ISU Writing Program Learning Outcomes
Learning Outcomes for English 101-series courses
- Identifying Genres: Students should be able to articulate features of multiple academic and non-academic genres, including how those features shape content and reader expectations, as well as how their writing does/doesn’t conform to generic features.
- Creating Content: Students should be able to create content in multiple genres, analyze their use of rhetorical strategies in producing genre productions, and articulate how those strategies shape texts and their production.
- Organizing Information in Multiple Genres: Students should be able to identify and articulate the organizational structures that govern different kinds of genres.
- Technology/Media: Students should be able to identify the technologies/tools necessary to produce different genres, articulate how texts are affected by the technologies they employ, and select appropriate technologies to produce their own texts.
- The Trajectories of Literate Activity: Students should be able to trace the trajectories of texts in relation to the social, historical contexts that shape them.
- Flexible Research Skills: Students should be able to find and utilize a variety of source materials and data-collection methods for research purposes.
- Using Citation Formats and Citing Source Material in Multiple Genres: Students should investigate one or more academic citation styles, integrate source material into their written projects to support rhetorical goals, and cite source material correctly according to those styles.
- Grammatical Usage and Sentence Structure: Students should be able to articulate how sentence structure, grammar and vocabulary define particular genres, then use those conventions appropriately in their own productions and identify/revise any areas for improvement.
- Cultural and Social Contexts: Students should be able to identify cultural, political and social interactions that shape writing in particular genres as well as how texts respond to sociocultural influences.
Learning Outcomes for English 145-Series Courses
The primary goal of English 145 is to prepare students for the continuation of writing and researching in their academic disciplines as well as preparing students for writing and researching within their professional fields.
1. Identifying Genres
- Students should be able to identify and articulate the features of genres in their academic discipline and/or in their potential career fields.

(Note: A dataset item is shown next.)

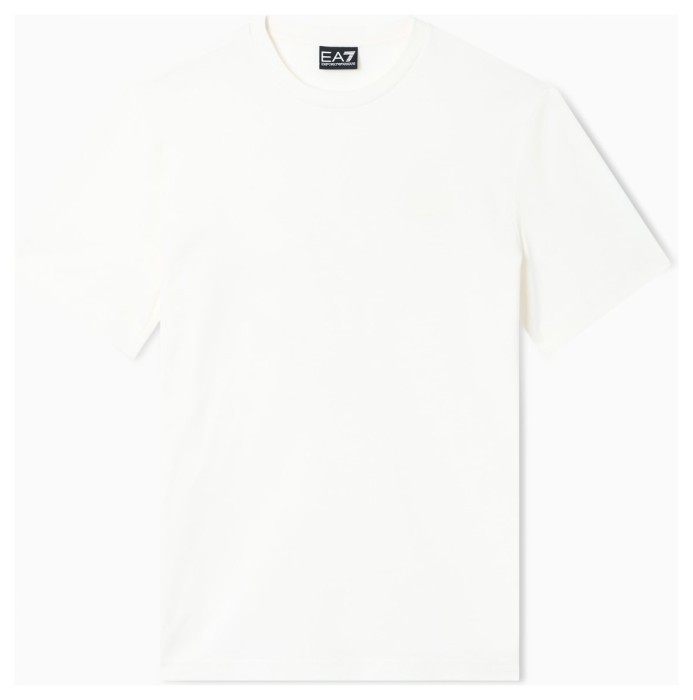 Футболка Armani EA7 ( 7M001487-AF17789 ) T-SHIRT 2026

They should also be able to articulate how discipline and field specific information are shaped by a range of genres common to that field’s discourse.
2. Creating Content for Multiple Settings and Modalities
- Students should be able to create content in multiple genres, particularly genres related to working and learning in various types of business-related settings in the workplace and in academia; they should be able to identify different types of rhetorical strategies and employ them in their writing; they should be able to employ a range of other skills (a knowledge of mechanics, style, different production modalities, etc.) and defend their choices as a thoughtful response to specific writing and genre situations.
- Students should be able to demonstrate (through written or verbal communication) how a given text is affected by the use of different technologies or media (in terms of its conception, production, and distribution, as well as the potential ways the text may be taken up by users).
3. Flexible Research Skills
- Students should be able to demonstrate knowledge and understanding of what constitutes research (and valid, reliable source material) within their professional fields; they should be familiar with a variety of data collection methods specific to their fields; they should be able to identify and use library databases, scholarly journals, and trade journals used most frequently within their major area of study and within their professional fields.
4. Using Citation Formats and Citing Source Materials
- Students should have a general understanding of the different types of citation styles used in academic disciplines (MLA, APA, Chicago Manual of Style, etc.), but should also be able to use alternative means of citing (or giving credit to sources) in non-academic genres.
- Students should be able to integrate source material into written, visual, and multi-modal genres.
5. Discourse Communities
- Students should demonstrate an understanding of how written, oral and visual communication is shaped by discourse communities within their academic discipline and/or professional field; as well as an understanding that different discourse communities (especially within different fields and different workplace settings) differently shape the manner in which genres are produced.
6. The Trajectories of Literate Activity
- Students should be able to employ a practical knowledge about the trajectories of texts in order to solve writing problems that include the following elements:
- The trajectory of any text or genre is not simple, unidirectional, or isolated; instead, the trajectory of a given text is complex, multi-directional, and non-linear.
- The trajectory of a text does not end once it has reached its desired/designated receiver.
- Individuals and groups that receive a text (and use it) may do so in ways that are unexpected or unintended by the author/producers.
7. Globalization, Cultural Contexts and Diversity
- Students should be able to demonstrate an understanding of how to produce genres in ways that take international, multicultural, and culturally diverse settings, practices, and ideologies into consideration.
- Students should be familiar with (and adhere to) the codes of conduct, ethical behaviors and practices, and guidelines for responsible research within their professional fields.
- Students should be solve writing problems in which that definition of ethical behavior may be interpreted differently within different cultural, social, and global contexts.